DOCUMENT EXTRACT:
..............................

Commentary on "The Gospel Comes to Thessalonica"
Day 2: Sunday, July 1, 2012 - The Preachers Pay a Price
Today, the student is asked to read Acts 16:9-40 which covers the period of time when Paul and Silas where preaching in Philippi and asks us to explain in our own words why the people reacted negatively to the gospel message.
Soon after Lydia and her household respond to the gospel message and join the Kingdom of God we come to the account of the slave girl who brings her master much profit through her demonic power of divination.
What happens next is the subject of today’s lesson and why those who preach the gospel message must have the courage and willingness to face persecution and even be willing to be martyred for their faith.
While Paul does pay a severe price for his role of being an Apostle to the Gentiles it should be kept in mind that all Christians can expect some form of persecution for their faith. When this occurs in your life keep in mind who your real enemy is.

..............................

Image-caption web data
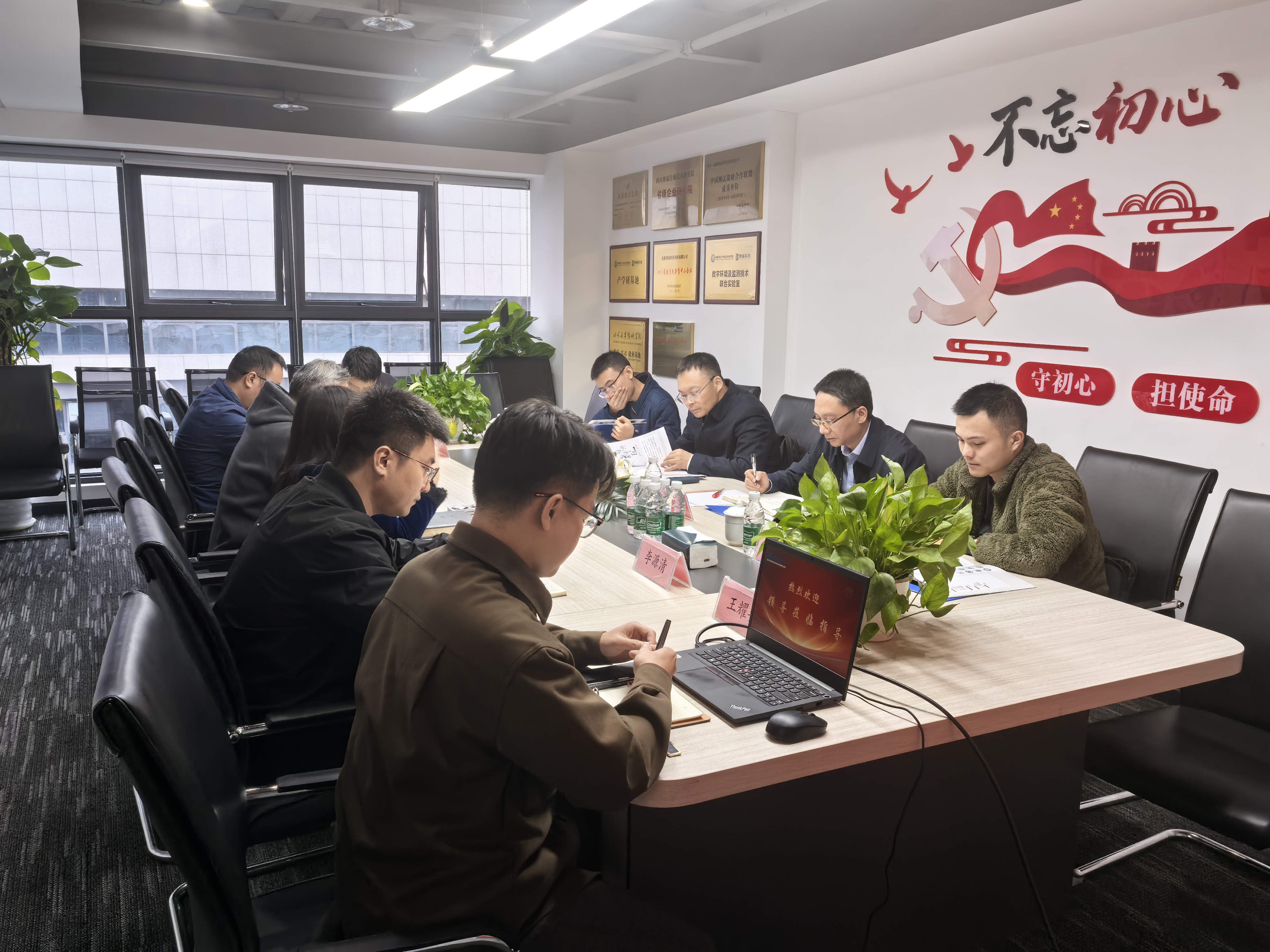 内江市水利局赴抖圈人生就是博科技调查调研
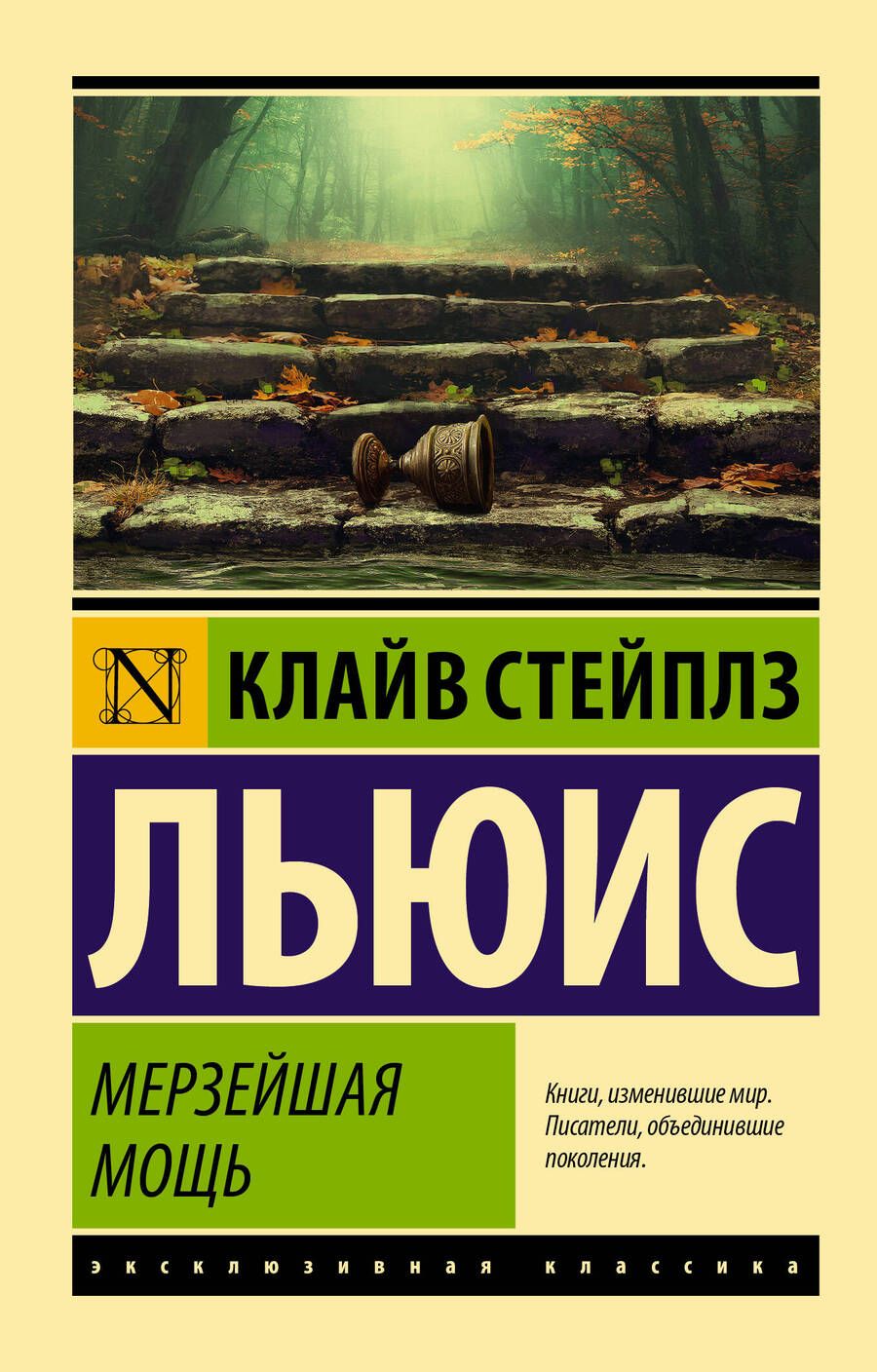 Обложка книги "Льюис: Мерзейшая мощь"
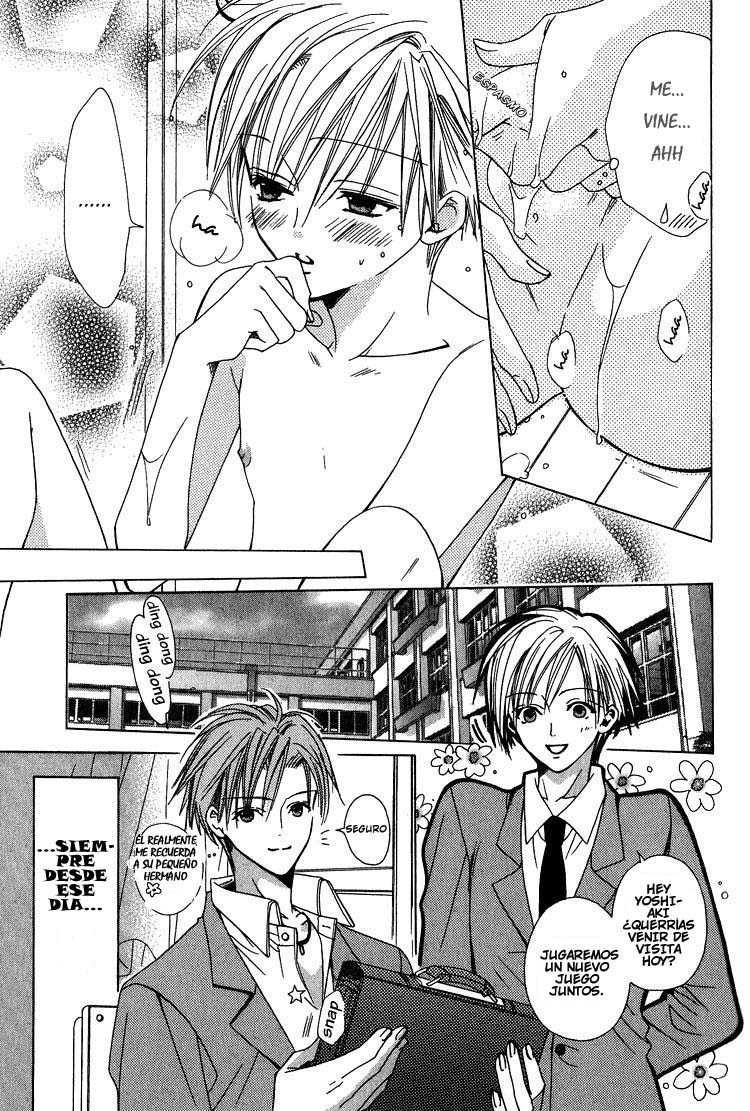 [Minami Haruka] Child epicurean [Spanish] [Incomplete] - Page 9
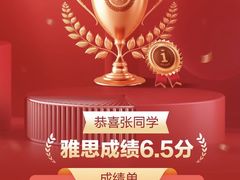 -牛学教育雅思托福PTE·小语种培训(小寨校区)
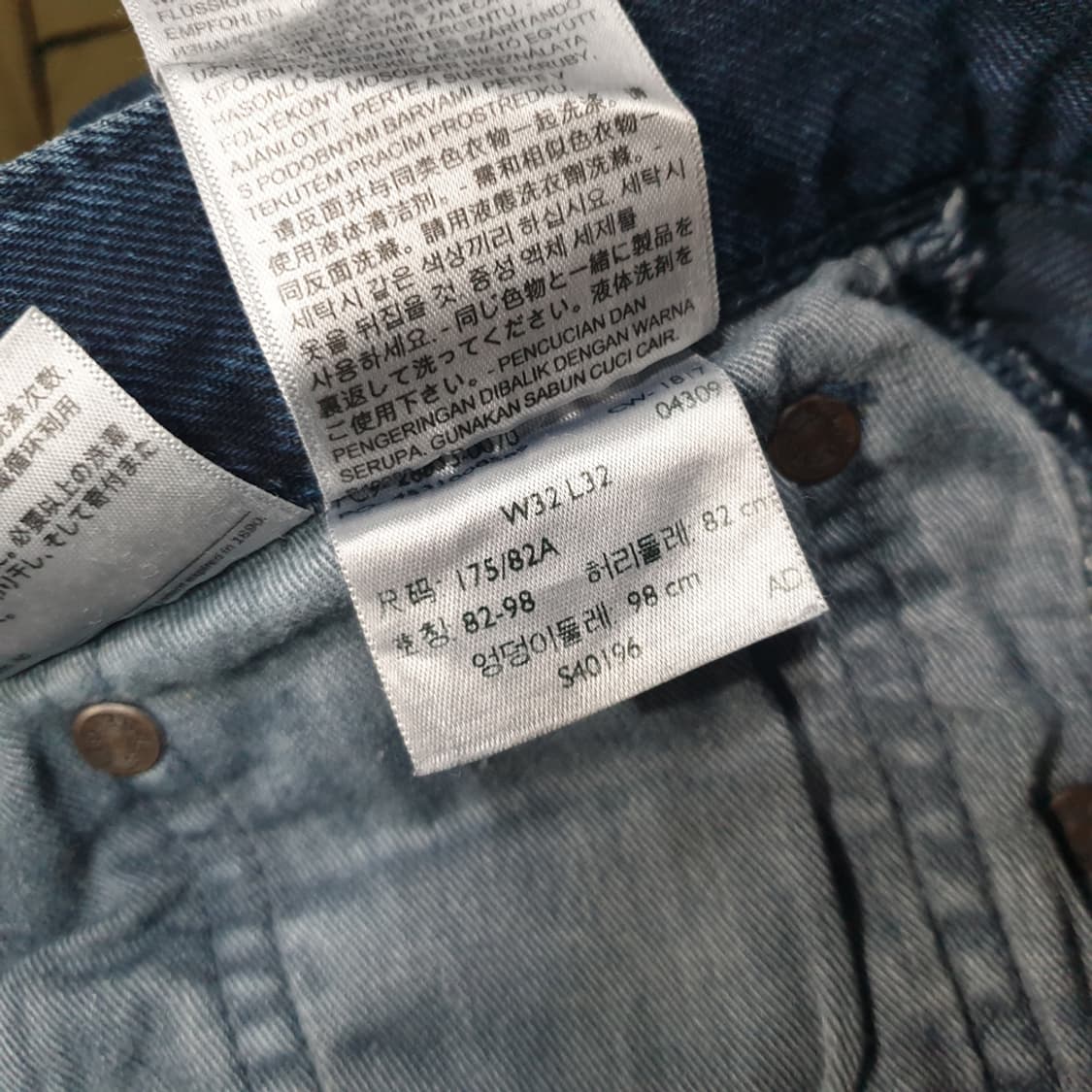 리바이스 512 슬림 테이퍼드 핏 진 청바지(32) 상품이미지5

..............................

ACTIVITY LIST:
1: Sum up the commentary on Acts 16 in two sentences.
2: Write what comes next in the commentary on Acts 16, picking up after its final sentence.
The lines are separate material, unrelated to the commentary on Acts 16.

SOLVED PROBLEMS:
1: The lesson assigns Acts 16:9-40, covering Paul and Silas's preaching in Philippi, and asks students to explain in their own words why people reacted negatively to the gospel message. After Lydia and her household respond, the account turns to a slave girl whose divination brings her master profit, and the lesson stresses that preachers need courage to face persecution and even martyrdom, adding that all Christians can expect some persecution and should remember who their real enemy is.

2:
Finally, be strong in the Lord and in the strength of his might. Put on the whole armor of God, that you may be able to stand against the schemes of the devil. For we do not wrestle against flesh and blood, but against the rulers, against the authorities, against the cosmic powers over this present darkness, against the spiritual forces of evil in the heavenly places. (Eph. 6:10-12 ESV)
Since one of the themes Paul addresses in these two epistles is that the Thessalonians were paying a severe price for having turned away from their idolatrous ways it is odd that today’s Quarterly lesson doesn’t make some reference to this.
In the Quarterly lesson it says that Paul and Silas “boldly entered the synagogue at Thessalonica”. Reference to this implies that what happened in Philippi has something to do with their preaching to the Jew’s in their synagogue which is not the case. Philippi was a Roman colony ruled by Gentiles. And it was the loss of income by a Gentile that precipitated their being beaten and thrown in jail. Casting out a demon, not their preaching to Jews in the synagogue, precipitated the riot that ensued.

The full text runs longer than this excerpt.